TASK STATEMENT: The only acceptable output is every entry, printed exactly.

RECORDS FOR THIS TASK:
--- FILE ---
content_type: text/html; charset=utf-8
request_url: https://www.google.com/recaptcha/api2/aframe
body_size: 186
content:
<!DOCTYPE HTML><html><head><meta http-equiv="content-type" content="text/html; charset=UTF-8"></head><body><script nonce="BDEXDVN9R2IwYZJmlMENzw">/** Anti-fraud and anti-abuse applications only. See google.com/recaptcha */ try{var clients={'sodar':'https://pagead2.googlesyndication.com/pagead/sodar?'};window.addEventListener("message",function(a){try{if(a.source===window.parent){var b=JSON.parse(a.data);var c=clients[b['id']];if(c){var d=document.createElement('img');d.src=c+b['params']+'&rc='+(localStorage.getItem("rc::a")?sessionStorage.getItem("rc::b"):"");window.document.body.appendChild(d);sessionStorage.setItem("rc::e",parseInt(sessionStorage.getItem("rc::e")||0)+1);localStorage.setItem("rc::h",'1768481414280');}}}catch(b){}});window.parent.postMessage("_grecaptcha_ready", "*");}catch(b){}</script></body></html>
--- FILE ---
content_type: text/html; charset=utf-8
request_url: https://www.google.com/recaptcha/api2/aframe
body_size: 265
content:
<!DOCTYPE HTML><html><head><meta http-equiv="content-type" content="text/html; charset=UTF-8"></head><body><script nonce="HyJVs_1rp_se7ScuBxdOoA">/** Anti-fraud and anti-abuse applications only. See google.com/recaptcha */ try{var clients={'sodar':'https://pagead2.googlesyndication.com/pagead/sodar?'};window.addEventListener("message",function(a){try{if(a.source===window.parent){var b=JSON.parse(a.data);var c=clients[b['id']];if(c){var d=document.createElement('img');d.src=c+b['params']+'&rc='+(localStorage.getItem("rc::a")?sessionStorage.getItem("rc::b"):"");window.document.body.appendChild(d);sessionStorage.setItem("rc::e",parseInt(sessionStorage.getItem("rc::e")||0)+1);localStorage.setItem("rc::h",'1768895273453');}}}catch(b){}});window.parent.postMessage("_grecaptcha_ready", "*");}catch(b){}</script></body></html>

WRITTEN ANSWER:
--- FILE ---
content_type: text/html; charset=utf-8
request_url: https://www.google.com/recaptcha/api2/aframe
body_size: 186
content:
<!DOCTYPE HTML><html><head><meta http-equiv="content-type" content="text/html; charset=UTF-8"></head><body><script nonce="BDEXDVN9R2IwYZJmlMENzw">/** Anti-fraud and anti-abuse applications only. See google.com/recaptcha */ try{var clients={'sodar':'https://pagead2.googlesyndication.com/pagead/sodar?'};window.addEventListener("message",function(a){try{if(a.source===window.parent){var b=JSON.parse(a.data);var c=clients[b['id']];if(c){var d=document.createElement('img');d.src=c+b['params']+'&rc='+(localStorage.getItem("rc::a")?sessionStorage.getItem("rc::b"):"");window.document.body.appendChild(d);sessionStorage.setItem("rc::e",parseInt(sessionStorage.getItem("rc::e")||0)+1);localStorage.setItem("rc::h",'1768481414280');}}}catch(b){}});window.parent.postMessage("_grecaptcha_ready", "*");}catch(b){}</script></body></html>
--- FILE ---
content_type: text/html; charset=utf-8
request_url: https://www.google.com/recaptcha/api2/aframe
body_size: 265
content:
<!DOCTYPE HTML><html><head><meta http-equiv="content-type" content="text/html; charset=UTF-8"></head><body><script nonce="HyJVs_1rp_se7ScuBxdOoA">/** Anti-fraud and anti-abuse applications only. See google.com/recaptcha */ try{var clients={'sodar':'https://pagead2.googlesyndication.com/pagead/sodar?'};window.addEventListener("message",function(a){try{if(a.source===window.parent){var b=JSON.parse(a.data);var c=clients[b['id']];if(c){var d=document.createElement('img');d.src=c+b['params']+'&rc='+(localStorage.getItem("rc::a")?sessionStorage.getItem("rc::b"):"");window.document.body.appendChild(d);sessionStorage.setItem("rc::e",parseInt(sessionStorage.getItem("rc::e")||0)+1);localStorage.setItem("rc::h",'1768895273453');}}}catch(b){}});window.parent.postMessage("_grecaptcha_ready", "*");}catch(b){}</script></body></html>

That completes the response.